College professors unionizing? I understand why.

College professors unionizing? I understand why.

The colleges and universities have brought this on themselves, I think.

Fully half of all college faculty are adjuncts, hired for only one semester at a time, never for more than two courses at a time, and paid somewhere between $2000 and $4000 per course, depending on the school.

Poor pay, no benefits, no job security, yet entrusted with the education of a significant portion of the student body.

Something had to give. Read my take here on the National Review education blog Phi Beta Cons.

  • Steve Connelly

    January 26, 2016at2:49 pm

    I concur with almost everything you wrote. My question is about your comment ” I am no fan of unions “. As a past executive,like you, unions were tough to deal with because it impinged on our control. In our time we did all we could to prevent unionization by giving non Union employees excellent pay and benefits without costing them union dues.
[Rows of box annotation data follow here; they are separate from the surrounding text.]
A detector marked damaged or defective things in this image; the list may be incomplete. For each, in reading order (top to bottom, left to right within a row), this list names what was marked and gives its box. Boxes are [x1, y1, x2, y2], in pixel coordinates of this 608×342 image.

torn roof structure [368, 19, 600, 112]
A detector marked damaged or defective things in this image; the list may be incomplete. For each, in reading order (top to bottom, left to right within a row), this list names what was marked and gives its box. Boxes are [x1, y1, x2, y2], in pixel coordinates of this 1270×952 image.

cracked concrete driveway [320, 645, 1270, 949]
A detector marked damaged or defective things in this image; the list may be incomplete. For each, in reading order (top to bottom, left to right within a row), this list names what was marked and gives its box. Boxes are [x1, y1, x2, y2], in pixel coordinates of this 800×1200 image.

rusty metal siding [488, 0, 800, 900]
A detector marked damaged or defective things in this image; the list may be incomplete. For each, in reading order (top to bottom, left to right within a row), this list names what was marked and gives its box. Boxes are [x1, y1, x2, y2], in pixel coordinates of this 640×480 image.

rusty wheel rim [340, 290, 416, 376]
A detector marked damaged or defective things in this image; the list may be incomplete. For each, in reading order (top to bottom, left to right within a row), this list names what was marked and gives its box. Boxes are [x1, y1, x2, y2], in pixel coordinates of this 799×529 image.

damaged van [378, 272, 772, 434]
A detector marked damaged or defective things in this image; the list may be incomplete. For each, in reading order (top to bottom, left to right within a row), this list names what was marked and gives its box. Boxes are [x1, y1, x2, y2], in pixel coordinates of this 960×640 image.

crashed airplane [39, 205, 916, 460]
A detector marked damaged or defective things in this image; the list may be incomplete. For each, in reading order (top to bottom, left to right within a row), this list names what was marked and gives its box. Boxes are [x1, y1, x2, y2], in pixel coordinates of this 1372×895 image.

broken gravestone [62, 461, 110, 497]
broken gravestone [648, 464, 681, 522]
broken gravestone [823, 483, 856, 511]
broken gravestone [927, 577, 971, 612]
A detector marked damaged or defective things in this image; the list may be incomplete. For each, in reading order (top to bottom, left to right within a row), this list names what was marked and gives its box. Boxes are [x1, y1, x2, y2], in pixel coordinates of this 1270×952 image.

The longer term benefit is that now unions have lost their leverage and the next generation of management doesn’t have to deal with unions at least not to the extent we did. The problem is if well educated University leadership takes economic advantage of its workers what can you expect of those which have a more pure profit motive. That is why I am a fan of unions and think this new age of management will still be able to coexist without total control over its workforce.

  • Vic Brown

    January 26, 2016at7:22 pm

    Good point, Steve. I’m actually neither a fan nor an opponent of unions. My one request is that union membership be voluntary, in keeping with right to work legislation. In the case of public employee unions, I sympathize with the Friedrichs case pending now at SACOTUS, as it bears on freedom of speech. Other than those two disclaimers, I understand how unions are often the only way for highly fractured employee groups (like adjuncts) to gain any leverage.